Em 1984, a Ferrari quis homenagear o automóvel com que conquistou o Mundial de Desportivos em 1957, então batizado 250 Testarossa, numa referência às tampas das árvores de cames pintadas de vermelho - literalmente, “cabeça vermelha”.
Ao longo das suas várias evoluções, o coupé de duas portas com motor V12 em posição central traseira manteve-se em produção até 1996, embora nos derradeiros anos (1992-96) tenha adotado outras designações: primeiro 512 TR e, mais tarde, F512M.
O motor original - um V12 a 180º - tinha 4,9 litros de cilindrada e entregava 390 cv, suficientes para acelerar dos 0 aos 100 km/h em 5,8s e seguir até uma velocidade máxima de 290 km/h. Valores que, naturalmente, hoje nos arrancam um sorriso, mais ternurento do que propriamente irónico.
A produção total atingiu 9439 unidades (7177 Testarossa, 2261 512 TR e 501 512M), ficando assim assegurado o seu estatuto de mito na história da Ferrari e do automóvel.
O primeiro Testarossa sem 12 cilindros
Regressa agora sob a designação Ferrari 849 Testarossa e sucede ao SF90 Stradale, modelo do qual deriva e que ajuda a explicar muitas das suas soluções técnicas.
Este Testarossa é o primeiro a dispensar um V12 e recebe do SF90 Stradale o sistema híbrido plug-in, composto por um V8 biturbo, três motores elétricos, uma bateria de alta tensão e um inversor.
O V8 biturbo de 4,0 litros, por si só, produz 830 cv - mais 50 cv do que o seu antecessor - e alcança uma potência específica de uns impressionantes 208 cv/l.
Recebe um novo turbocompressor, o maior alguma vez utilizado pela Ferrari, e vários componentes foram redesenhados: cabeça dos cilindros, bloco, coletores de escape, sistema de distribuição e até os parafusos em titânio.

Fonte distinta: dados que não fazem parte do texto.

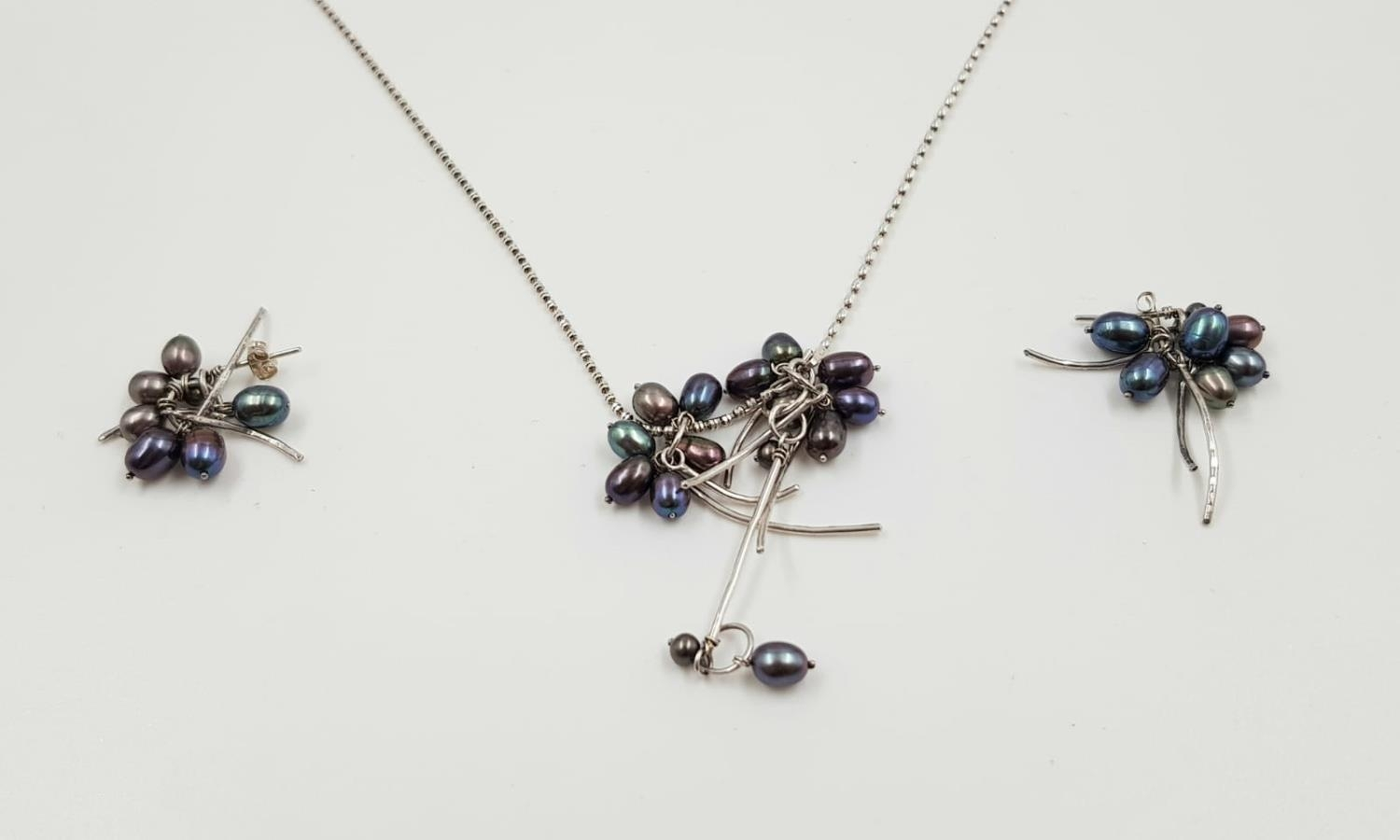A black pearl and silver necklace with earring set. Weighs 15.4g and length is 84cm. - Image 2 of 3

O sistema de arrefecimento teve de ser reforçado em 15% para acompanhar o aumento de potência.
Os três motores elétricos acrescentam 220 cv e, no total, o resultado são 1050 cv, um novo recorde absoluto num Ferrari de produção em série (o F80 é, de facto, mais potente, mas trata-se de uma produção limitada).

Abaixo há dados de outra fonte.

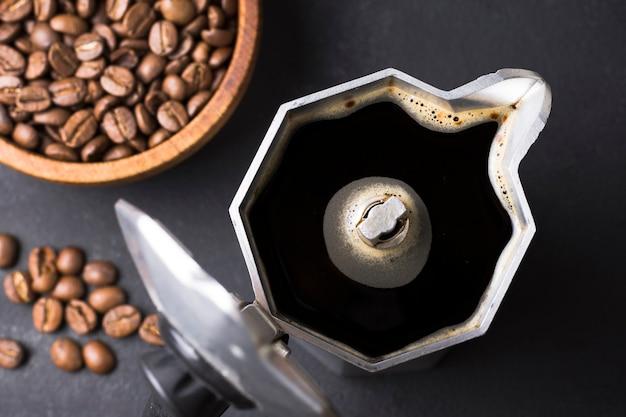 Vista superior, chaleira de café aberta e grãos de café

Até 25 km… de autonomia elétrica
O sistema de propulsão híbrido plug-in deriva diretamente daquele que já conhecemos do SF90 Stradale. Dois dos três motores elétricos estão instalados no eixo dianteiro e formam o sistema RAC-e (Regulador Eletrónico em Curva), permitindo aos sistemas de tração integral e de vetorização de binário maximizar a motricidade à saída das curvas. O terceiro motor está montado no eixo traseiro e funciona de forma semelhante à solução usada no monolugar de F1 da Scuderia Ferrari.
Segundo os engenheiros italianos, a estratégia de regeneração em travagem foi afinada para melhorar a sensibilidade do pedal, procurando uma intervenção mais progressiva e natural, de forma a tornar mais coerente a desaceleração elétrica e hidráulica.

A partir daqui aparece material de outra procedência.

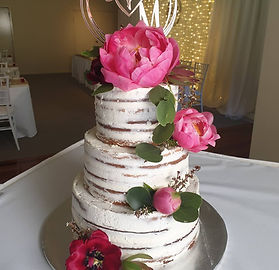 Moniques designer cakes 10.jpeg
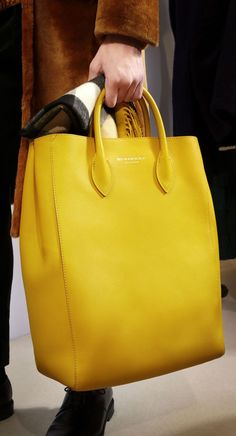 purses and handbags leather – Purses And Handbags Diy Burberry Handbags, Tote Handbags, Purses And Handbags, Burberry Tote Bag, Leather Purses, Leather Handbags, Leather Bag, Soft Leather, Yellow Purses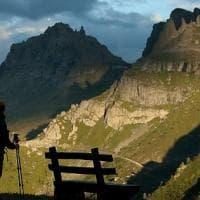 La grande meraviglia di scoprire se stessi nell'Italia dei sentieri. Camminando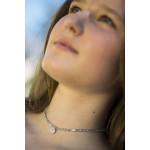 Collier élastique ras le cou médaillon strass argenté
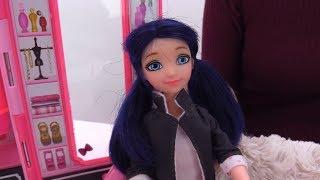 Видео для девочек с Леди Баг: У Маринетт прыщи!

As estratégias de gestão da bateria e do motor elétrico foram calibradas para se adaptarem aos quatro modos de condução selecionáveis através do eManettino, colocado no volante: eDrive, Híbrido, Performance e Qualificação.
No modo eDrive, o Ferrari 849 Testarossa pode percorrer até 25 km em modo exclusivamente elétrico (até 130 km/h), recorrendo para isso a uma bateria de iões de lítio com 7,45 kWh. Está instalada de forma a assegurar um centro de gravidade baixo e uma distribuição de massas que a marca italiana considera ideal, com ligeira predominância do peso sobre o eixo traseiro: 45% à frente e 55% atrás.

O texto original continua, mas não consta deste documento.